US 12,468,921 B2
	Pipelining and parallelizing graph execution method for neural network model computation and apparatus thereof
Hongsheng Wang, Hangzhou (CN); Bowen Tan, Hangzhou (CN); Hujun Bao, Hangzhou (CN); and Guang Chen, Hangzhou (CN)
Assigned to ZHEJIANG LAB, Hangzhou (CN)
Filed by ZHEJIANG LAB, Hangzhou (CN)
Filed on Jun. 13, 2022, as Appl. No. 17/838,342.
Application 17/838,342 is a continuation of application No. PCT/CN2022/092481, filed on May 12, 2022.
Claims priority of application No. 202210447287.7 (CN), filed on Apr. 27, 2022.
Prior Publication US 2023/0351145 A1, Nov. 2, 2023
Int. Cl. G06N 3/04 (2023.01); G06F 9/38 (2018.01); G06F 16/901 (2019.01)

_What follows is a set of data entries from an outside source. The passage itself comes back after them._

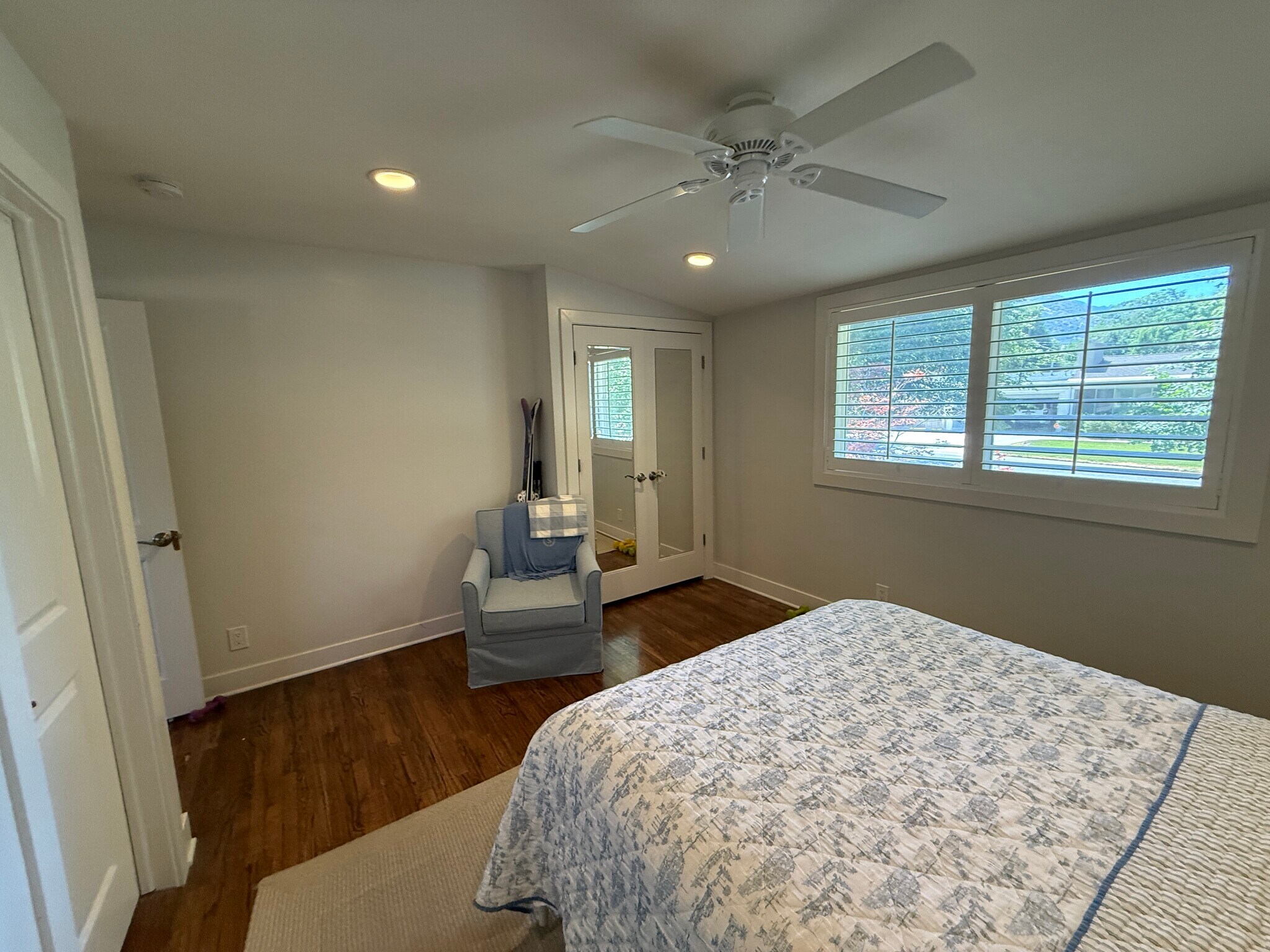 Building Photo - 2627 E Melony Dr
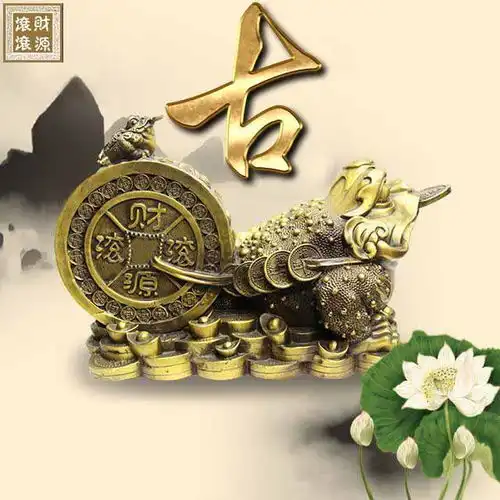 你的微信头像做好了,3d质感立体特效签名头像,等你来带走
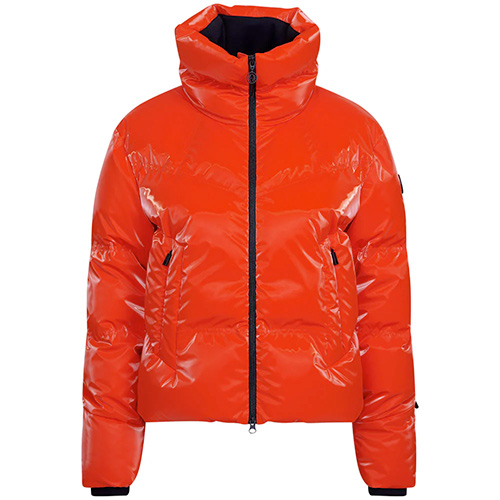 Sportalm women's ski jacket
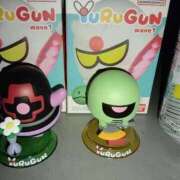 ヒメ日記 2026/03/14 00:32 投稿 しゃあ メンヘラ専門デリヘル ゼロワン 横浜本店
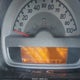 WMEEJ3BA6DK592560 2013 Smart Fortwo Passion auction photo thumbnail 7
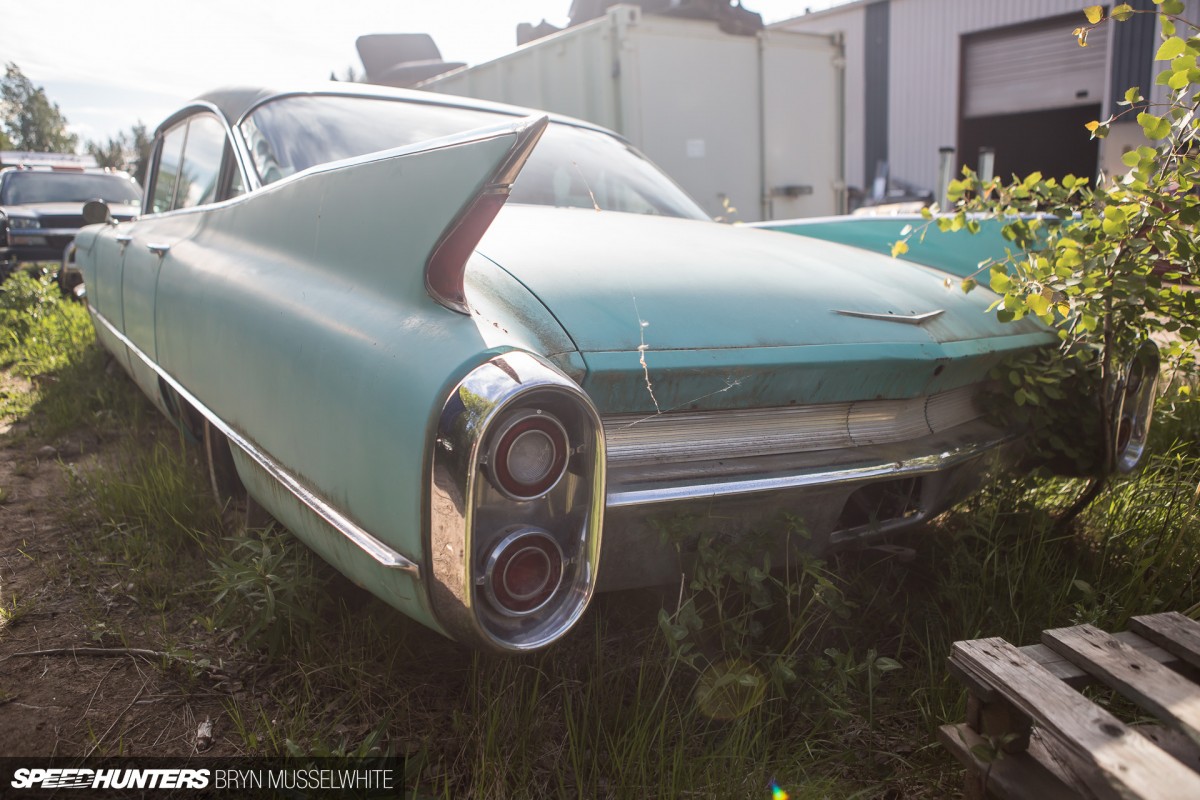 Jarruds Bil SE American Car Life_-27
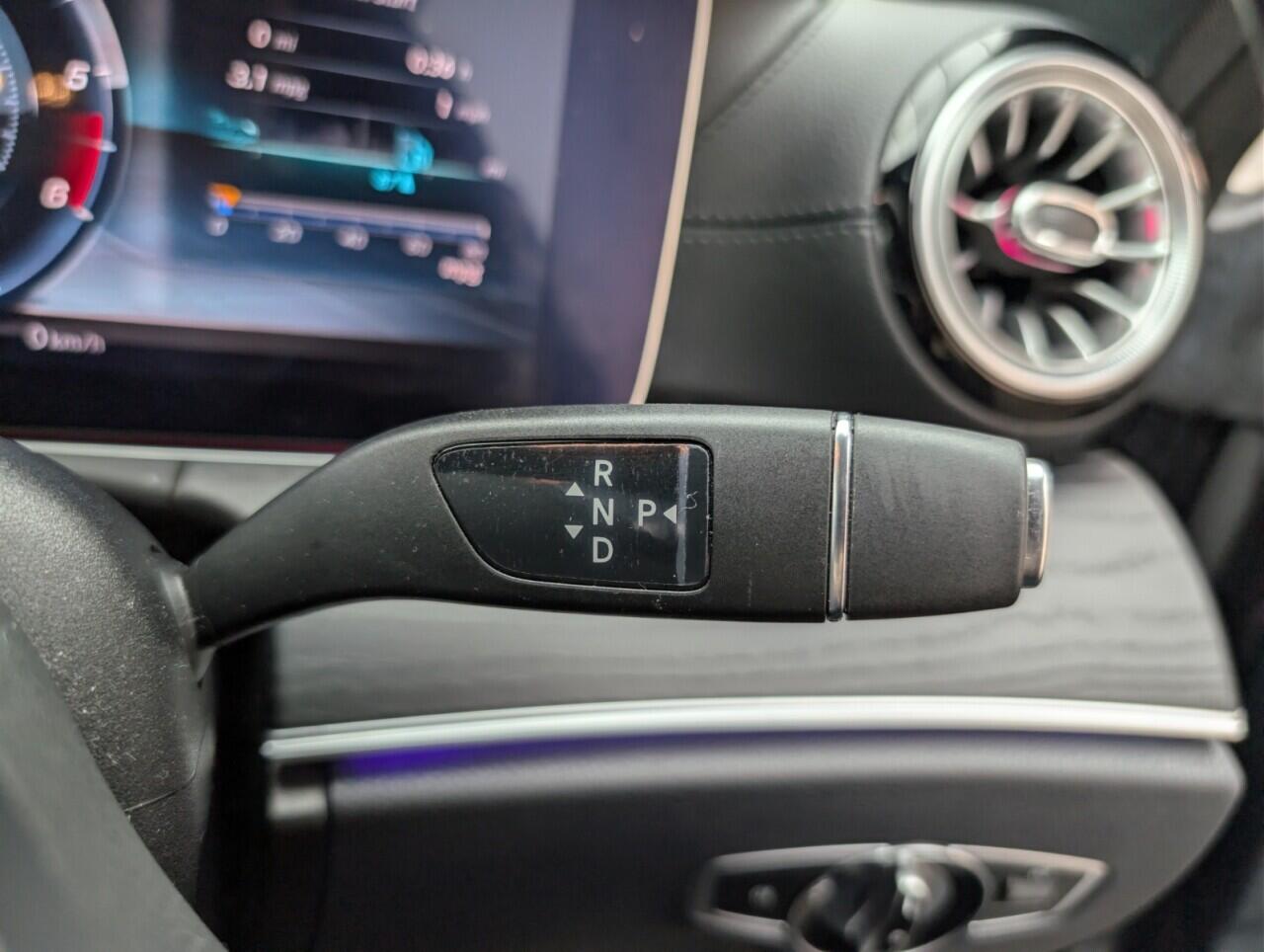 Used Mercedes-Benz E Class 2019 for sale - 77097623: Photo 16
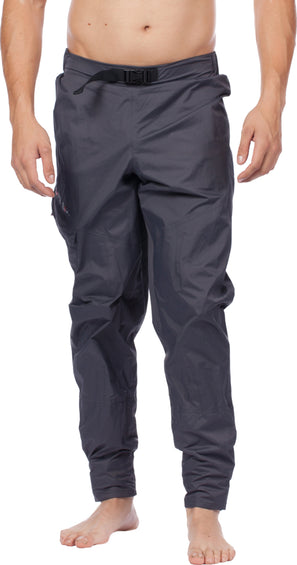 Level Six Pantalon imperméables Temagami - Homme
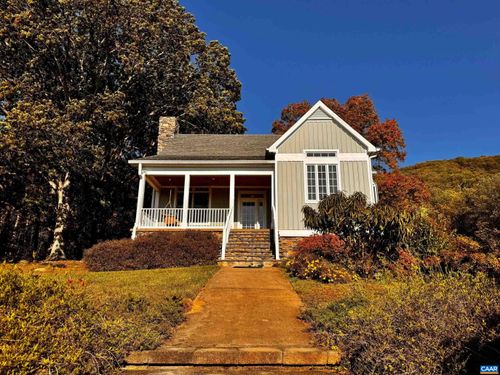 3834 Thomas Dairy Ln, NORTH GARDEN, VA, 22959-2012 | Card Image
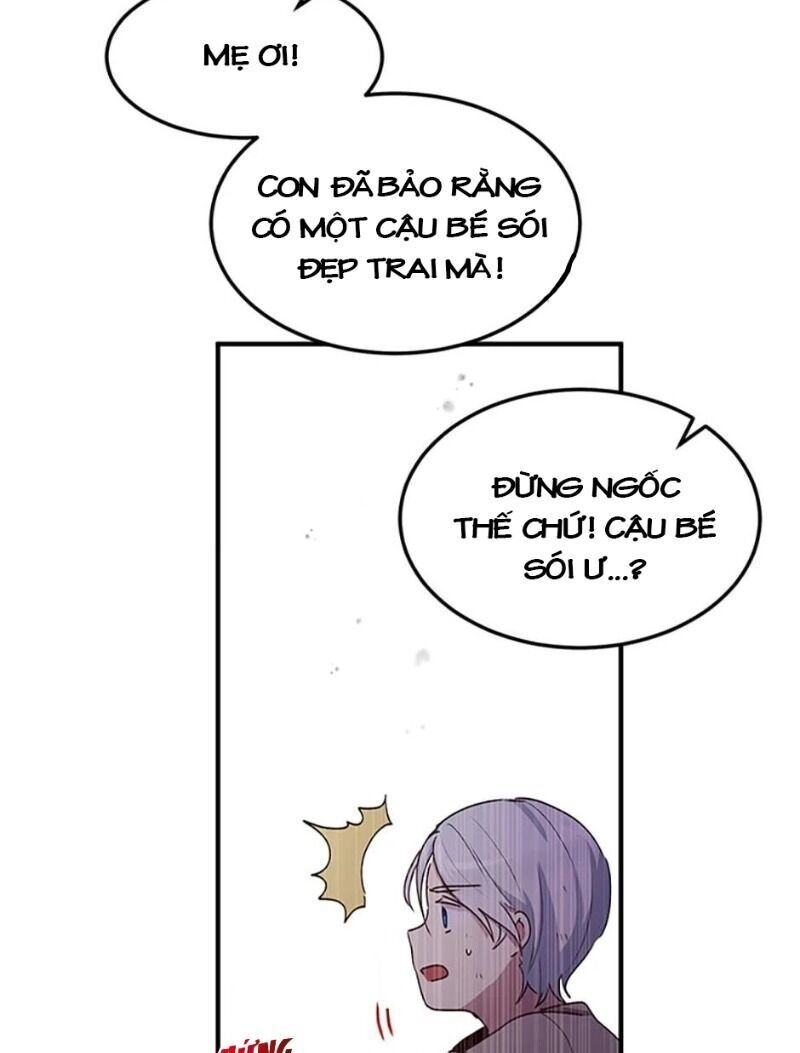 Công Tước, Loạn Vừa Thôi! Chapter 81 - 43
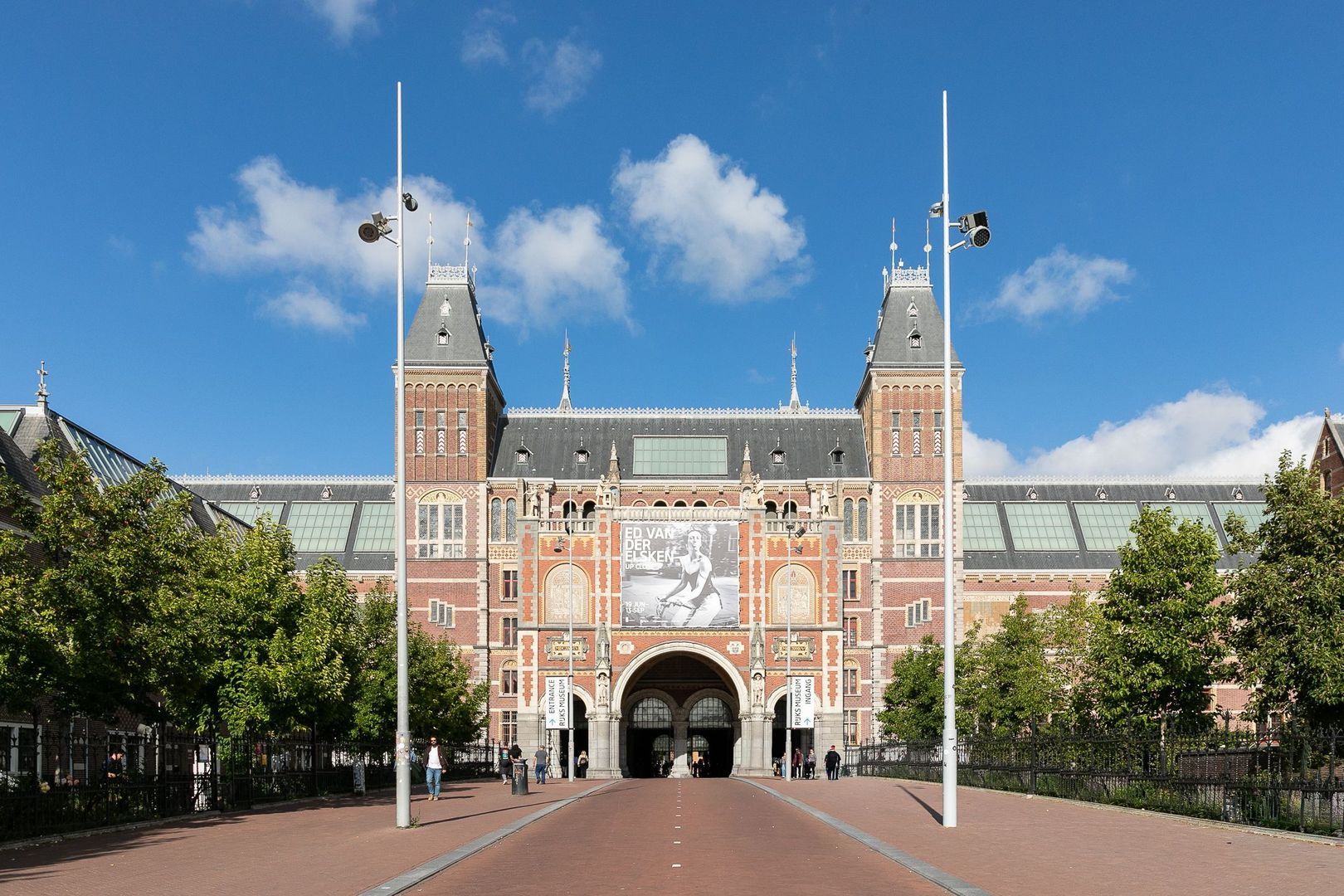 Lijnbaansgracht 280, Amsterdam foto-66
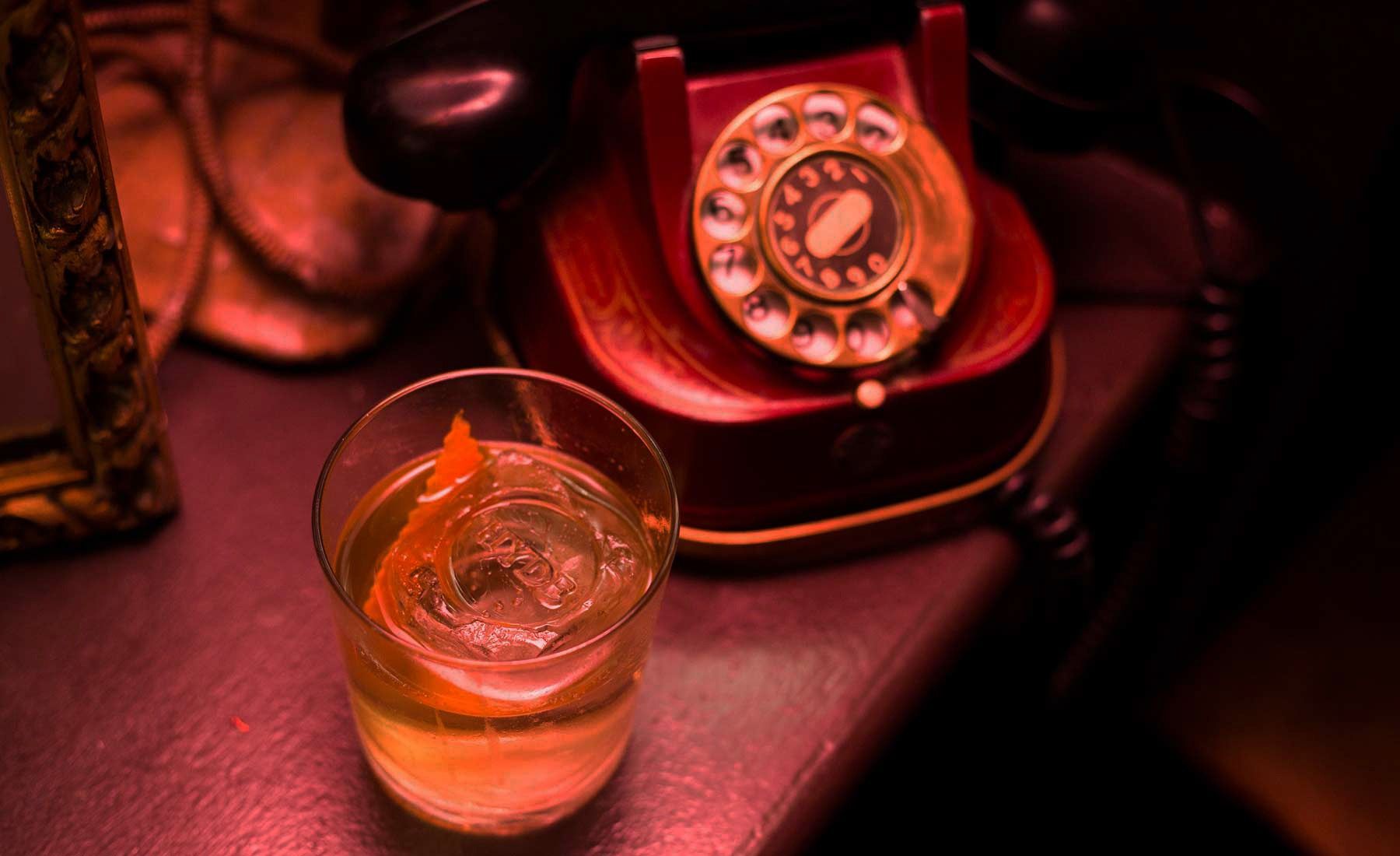 hyde and co bristol cocktail bar 3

CPC G06N 3/04 (2013.01) [G06F 9/3885 (2013.01); G06F 16/9024 (2019.01)]

8 Claims

1. A pipelining and parallelizing graph execution method for neural network model computation, wherein several executives are provided in a neural network model; a total of 2*N executives are provided, and N is a positive integer; several memory blocks are provided in the executive; the method specifically comprises the following steps:

S1, dividing training data into several batches of subdata;

S2, inputting the several batches of subdata into the neural network model in sequence; executing, by an nth executive, self-kernel function computation on an ith batch of subdata after the ith batch of subdata is input, and writing an execution result into an idle memory block of the nth executive; then inputting an (i+1)th batch of subdata, wherein i and n are both positive integers;

S3, executing, by the nth executive, the operation in S2 on the (i+1)th batch of subdata, and sending an address of the memory block where the ith batch is located to an (n+1)th executive after the (i+1)th batch of subdata is input; parsing, by the (n+1)th executive, the memory block where the ith batch is located to obtain an execution result of the nth executive on the ith batch of subdata, executing the self-kernel function computation by taking the execution result of the nth executive as input data of the (n+1)th executive, and writing the execution result into an idle memory block of the (n+1)th executive; then inputting an (i+2)th batch of subdata;

S4, executing, by the nth executive, the operation in S2 on the (i+2)th batch of subdata, and executing, by the nth executive and the (n+1)th executive, the operation in S3 on the (i+1)th batch of subdata after the (i+2)th batch of subdata is input; at the same time, sending, by the (n+1)th executive, the address of the memory block where the ith batch is located to an (n+2)th executive; parsing, by the (n+2)th executive, the memory block where the ith batch is located to obtain an execution result of the (n+1)th executive on the ith batch of subdata, executing the self-kernel function computation by taking the execution result of the (n+1)th executive as input data of the (n+2)th executive, and writing the execution result into an idle memory block of the (n+2)th executive;

S5, reclaiming, by the nth executive, the memory block sent to the (n+1)th executive; and

S6, executing, by the last executive, the self-kernel function computation; writing the execution result to a memory block of the last executive; and reclaiming the memory block on its own immediately at the end of the execution.